First indication is the processing speed - there's known machine in the world that could transcribe videos in such speed.

EGreg · on Dec 18, 2022

How about a cluster in parallel?

codetrotter · on Dec 18, 2022

The simplest explanation is often the most probable one.

Why would you reach for a cluster of machines working in parallel, when you could retrieve the already auto-created transcript from YouTube servers?
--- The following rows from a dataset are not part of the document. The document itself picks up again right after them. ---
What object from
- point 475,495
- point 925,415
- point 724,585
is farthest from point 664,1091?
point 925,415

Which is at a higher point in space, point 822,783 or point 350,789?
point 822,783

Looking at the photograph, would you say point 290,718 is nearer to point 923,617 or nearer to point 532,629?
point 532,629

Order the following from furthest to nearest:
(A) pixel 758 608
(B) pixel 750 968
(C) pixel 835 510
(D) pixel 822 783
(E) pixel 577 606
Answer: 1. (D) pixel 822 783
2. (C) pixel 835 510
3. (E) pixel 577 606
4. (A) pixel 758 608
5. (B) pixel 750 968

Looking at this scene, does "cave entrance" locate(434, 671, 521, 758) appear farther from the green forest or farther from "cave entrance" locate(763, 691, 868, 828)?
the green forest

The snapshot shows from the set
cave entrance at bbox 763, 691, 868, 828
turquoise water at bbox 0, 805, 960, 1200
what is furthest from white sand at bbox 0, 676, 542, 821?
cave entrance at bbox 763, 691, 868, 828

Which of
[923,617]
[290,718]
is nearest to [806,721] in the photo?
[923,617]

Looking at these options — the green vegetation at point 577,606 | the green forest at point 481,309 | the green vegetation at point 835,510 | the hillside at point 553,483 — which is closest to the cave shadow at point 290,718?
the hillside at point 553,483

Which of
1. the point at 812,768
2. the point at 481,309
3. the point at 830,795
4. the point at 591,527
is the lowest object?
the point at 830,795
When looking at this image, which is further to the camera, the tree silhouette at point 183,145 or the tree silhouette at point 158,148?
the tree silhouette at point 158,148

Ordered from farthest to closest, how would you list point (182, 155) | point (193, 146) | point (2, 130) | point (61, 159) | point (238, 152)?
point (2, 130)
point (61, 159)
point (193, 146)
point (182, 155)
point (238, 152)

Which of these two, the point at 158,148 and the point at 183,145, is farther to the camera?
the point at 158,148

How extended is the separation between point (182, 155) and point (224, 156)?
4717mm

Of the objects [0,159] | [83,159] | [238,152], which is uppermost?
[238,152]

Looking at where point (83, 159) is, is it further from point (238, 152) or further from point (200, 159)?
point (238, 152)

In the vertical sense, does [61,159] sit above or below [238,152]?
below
Also, other comments have pointed out that the transcripts are identical with the ones created by YouTube, which would be unlikely to happen if this service was creating transcripts of their own.

tkgally · on Dec 19, 2022

Apparently not. I compared the result of the linked site to a Whisper transcription of the same video. While the word-by-word accuracy of the two transcriptions was about the same, the Whisper transcription was punctuated nearly perfectly and therefore much easier to read.

mmsc · on Dec 19, 2022

youglish.com is a similar type of website, but you can read the words as they're spoken.

bilater · on Dec 18, 2022

Nice! Did something similar a couple of years ago: https://you-tldr.com/

Summary remains the elusive hard part...both to do and to serve at scale. But we get closer by the day.

chillel · on Dec 20, 2022

Nice work. I actually found your site thru Google by trying to find this HN post again. Out of curiosity, do you get a lot of paid subscribers? What do revenue figures look like for a project like this?